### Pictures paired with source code
◆ ◆ ◆ ◆ ◆ ◆ ◆

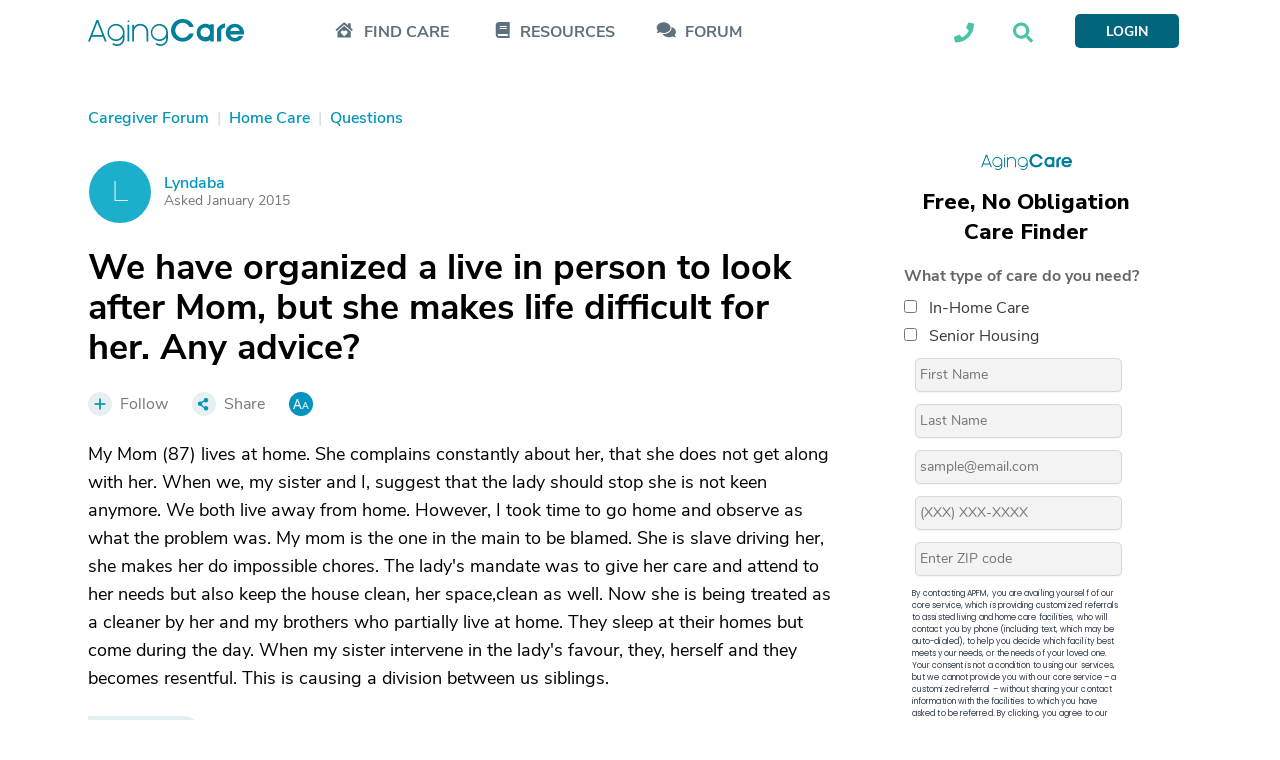

--- FILE ---
content_type: text/html; charset=utf-8
request_url: https://www.google.com/recaptcha/api2/aframe
body_size: 179
content:
<!DOCTYPE HTML><html><head><meta http-equiv="content-type" content="text/html; charset=UTF-8"></head><body><script nonce="nguiRaAJ3NjrjbotcDfnsg">/** Anti-fraud and anti-abuse applications only. See google.com/recaptcha */ try{var clients={'sodar':'https://pagead2.googlesyndication.com/pagead/sodar?'};window.addEventListener("message",function(a){try{if(a.source===window.parent){var b=JSON.parse(a.data);var c=clients[b['id']];if(c){var d=document.createElement('img');d.src=c+b['params']+'&rc='+(localStorage.getItem("rc::a")?sessionStorage.getItem("rc::b"):"");window.document.body.appendChild(d);sessionStorage.setItem("rc::e",parseInt(sessionStorage.getItem("rc::e")||0)+1);localStorage.setItem("rc::h",'1769267749430');}}}catch(b){}});window.parent.postMessage("_grecaptcha_ready", "*");}catch(b){}</script></body></html>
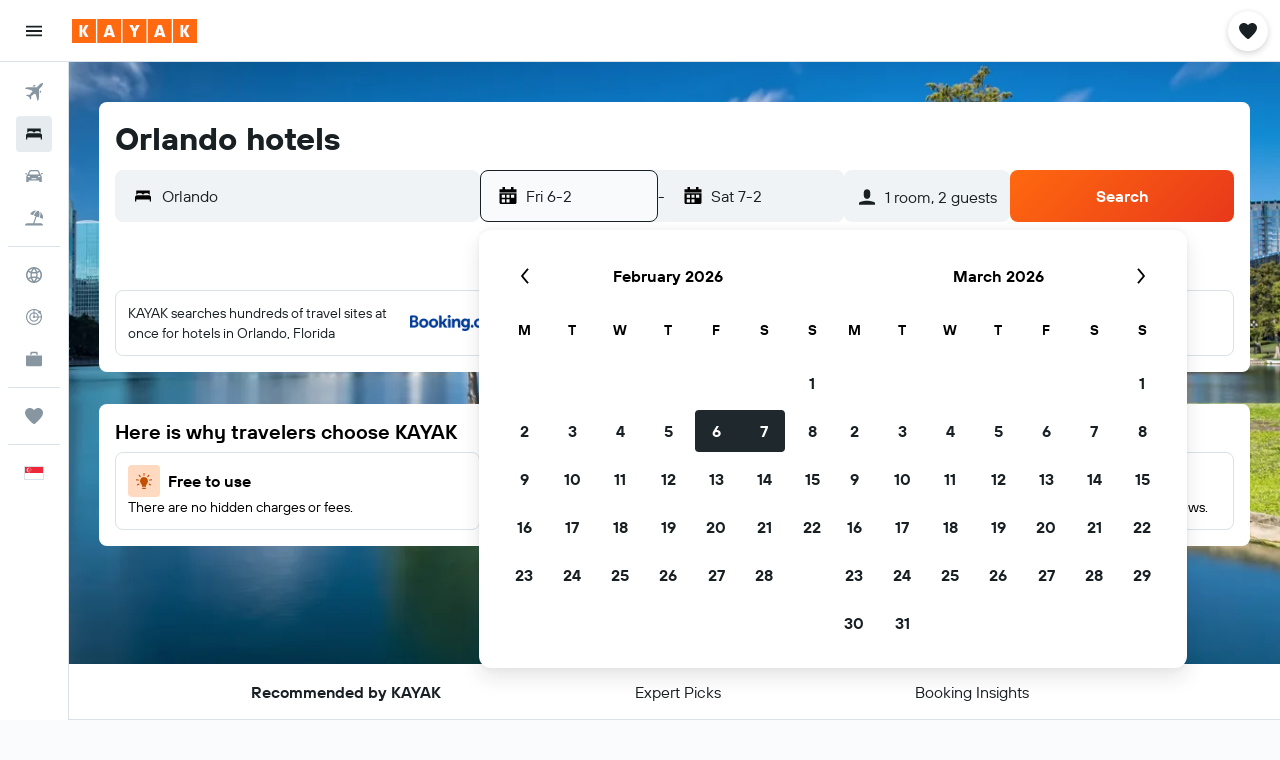

--- FILE ---
content_type: image/svg+xml
request_url: https://www.kayak.sg/res/images/@r9/kameleon-icons/fill/utilities/poi.svg?v=5e6a21e1f597f67165c3641fb861408816a82a49&cluster=4
body_size: -196
content:
<svg xmlns="http://www.w3.org/2000/svg" viewBox="0 0 200 200" fill="currentColor"><path d="M159.713 20c-16.994 0-13.475 13.996-13.475 32.002h-31.555V31.446c0-6.321-5.053-11.446-11.287-11.446c-23.545 0-20.268 4.276-20.268 32.002H51.574V31.446c0-15.133-22.574-15.153-22.574 0V180h39.445v-30.19c0-17.327 12.795-32.859 29.858-33.765c18.198-.967 33.253 13.711 33.253 31.954V180H171V31.446C171 25.125 165.947 20 159.713 20z"/></svg>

◆ ◆ ◆ ◆ ◆ ◆ ◆

### Instructions to follow
The job here is to retype the data exactly, with no pictures included.

### Written answer
--- FILE ---
content_type: text/html; charset=utf-8
request_url: https://www.google.com/recaptcha/api2/aframe
body_size: 179
content:
<!DOCTYPE HTML><html><head><meta http-equiv="content-type" content="text/html; charset=UTF-8"></head><body><script nonce="nguiRaAJ3NjrjbotcDfnsg">/** Anti-fraud and anti-abuse applications only. See google.com/recaptcha */ try{var clients={'sodar':'https://pagead2.googlesyndication.com/pagead/sodar?'};window.addEventListener("message",function(a){try{if(a.source===window.parent){var b=JSON.parse(a.data);var c=clients[b['id']];if(c){var d=document.createElement('img');d.src=c+b['params']+'&rc='+(localStorage.getItem("rc::a")?sessionStorage.getItem("rc::b"):"");window.document.body.appendChild(d);sessionStorage.setItem("rc::e",parseInt(sessionStorage.getItem("rc::e")||0)+1);localStorage.setItem("rc::h",'1769267749430');}}}catch(b){}});window.parent.postMessage("_grecaptcha_ready", "*");}catch(b){}</script></body></html>

--- FILE ---
content_type: image/svg+xml
request_url: https://www.kayak.sg/res/images/@r9/kameleon-icons/fill/utilities/poi.svg?v=5e6a21e1f597f67165c3641fb861408816a82a49&cluster=4
body_size: -196
content:
<svg xmlns="http://www.w3.org/2000/svg" viewBox="0 0 200 200" fill="currentColor"><path d="M159.713 20c-16.994 0-13.475 13.996-13.475 32.002h-31.555V31.446c0-6.321-5.053-11.446-11.287-11.446c-23.545 0-20.268 4.276-20.268 32.002H51.574V31.446c0-15.133-22.574-15.153-22.574 0V180h39.445v-30.19c0-17.327 12.795-32.859 29.858-33.765c18.198-.967 33.253 13.711 33.253 31.954V180H171V31.446C171 25.125 165.947 20 159.713 20z"/></svg>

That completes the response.